## TEXT EXCERPT
[Start of section]

The EAC document seen by The Daily News highlights other unresolved clauses on agriculture; some provisions of the protocol on rules of origin and some product specific rules.
On the negotiations under agriculture, outstanding issues remain on the domestic support and export subsidies; and on geographical indications.
The agricultural products in which the EAC are competitive in producing or have the potential-- are hardly affected by the EPA as these have largely been excluded from liberalization.
The EAC will be liberalizing seven agricultural items -- six products attracting 10 per cent and one product at 25 per cent, which are currently significantly, sourced from the EU, hence the potential loss of revenue.
These include maize starch, flours and meals of soya beans; seaweeds and other algae; animal food preparations; casein; other modified starches and colza Oil. In the list of outstanding issue include some provisions on institutional arrangements, dispute settlement and final provisions.
There are also the new issues submitted by the EU such as good governance in the tax area and consequences from customs union agreements concluded with EU. The EAC has not agreed to the inclusion of these issues in the negotiations.
EPAs negotiations started at ACP level and in 2003, the negotiations were moved to regional level. Kenya, Rwanda, Burundi, and Uganda were negotiating in the East and Southern African configuration under the coordination of Comesa while Tanzania was negotiating under SADC.

[End of section]

## RECORD EXTRACTS
[Start of section]

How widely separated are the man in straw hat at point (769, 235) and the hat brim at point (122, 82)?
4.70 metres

[End of section]
[Start of section]

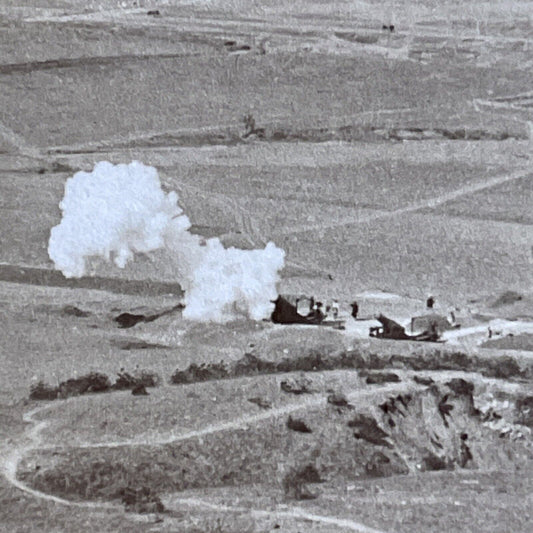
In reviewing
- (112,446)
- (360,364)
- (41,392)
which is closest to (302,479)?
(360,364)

[End of section]

## TASK LIST
A. Print, word for word, the part of the excerpt on the EPA negotiations that opens with the words containing "There are also" and closes with "negotiating under SADC.".
B. Name every country mentioned in the excerpt on the EPA negotiations.
The two blocks of lines play no part in this work.

## OUTPUTS IN ORDER
A.
There are also the new issues submitted by the EU such as good governance in the tax area and consequences from customs union agreements concluded with EU. The EAC has not agreed to the inclusion of these issues in the negotiations.
EPAs negotiations started at ACP level and in 2003, the negotiations were moved to regional level. Kenya, Rwanda, Burundi, and Uganda were negotiating in the East and Southern African configuration under the coordination of Comesa while Tanzania was negotiating under SADC.

B. Kenya, Rwanda, Burundi, Uganda, Tanzania